VAI ALGUÉM PELA RUA em direção a algum lugar. Pensa, sente, tem medos, alimenta esperanças, embora não transpareça uma mosca no acerto dos seus passos. Em toda a parte, há milhões de pessoas seguindo para algum sítio, com algum objetivo, alguma ideia, algum sonho. E ninguém alguma vez imaginará o contorno dos seus mundos imensos.

terça-feira, agosto 03, 2010

ENQUANTO ESCREVO, devora o alimento que lhe pus à disposição, olhando-me de soslaio por um breve momento como se pretendesse captar a eternidade de que fazemos parte. O seu olhar de viés há de acompanhar-me por todas as viagens em que carregarei na consciência o peso de que não falo.

segunda-feira, agosto 02, 2010

ERA UMA RUA estreita, ligeiramente curvada, com casas pequenas e uma igreja ao fundo acinzentando a tarde. Alguém falava na direção de uma cabeça e de um torso debruçado numa janela alta, entre risos e gestos.

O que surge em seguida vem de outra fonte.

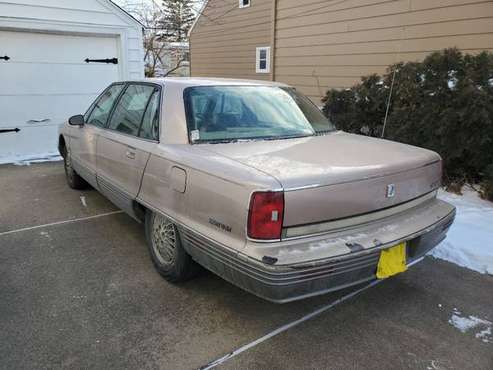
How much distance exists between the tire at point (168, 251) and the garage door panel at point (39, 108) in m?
5.60

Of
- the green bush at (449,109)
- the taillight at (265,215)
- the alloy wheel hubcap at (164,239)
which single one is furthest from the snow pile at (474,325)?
the green bush at (449,109)

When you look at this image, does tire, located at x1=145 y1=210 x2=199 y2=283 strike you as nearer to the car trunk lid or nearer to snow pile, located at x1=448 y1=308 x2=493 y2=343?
the car trunk lid

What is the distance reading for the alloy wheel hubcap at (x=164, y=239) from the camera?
118 inches

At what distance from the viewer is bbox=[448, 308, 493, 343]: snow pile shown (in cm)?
253

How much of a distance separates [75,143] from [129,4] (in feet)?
46.4

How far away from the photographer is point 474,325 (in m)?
2.64

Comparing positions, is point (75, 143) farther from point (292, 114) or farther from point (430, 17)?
point (430, 17)

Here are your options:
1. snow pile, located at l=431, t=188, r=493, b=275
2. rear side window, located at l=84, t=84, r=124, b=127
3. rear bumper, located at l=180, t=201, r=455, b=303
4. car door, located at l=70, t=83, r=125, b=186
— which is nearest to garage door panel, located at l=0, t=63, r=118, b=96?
car door, located at l=70, t=83, r=125, b=186

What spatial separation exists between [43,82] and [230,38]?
6781mm

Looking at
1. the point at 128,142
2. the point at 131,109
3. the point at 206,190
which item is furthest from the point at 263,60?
the point at 206,190

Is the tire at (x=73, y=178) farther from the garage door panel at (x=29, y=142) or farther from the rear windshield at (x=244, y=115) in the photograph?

Depois, quem estava na rua encostou-se à parede, pôs-se em pontas de pés e trepou até colar a sua boca à boca que esperava em cima.

domingo, agosto 01, 2010

LOGO À NOITE, sonharei que vou pelo mundo fora, com uma ou duas pessoas amigas, de mochila às costas, como quem segue a pé, sem planos, sem percursos pré-definidos, sem curiosidades específicas. Só viajar de acordo com a inclinação das nuvens, com os impulsos do sol e das tempestades. Viajar com os olhos imersos nas cidades esquecidas.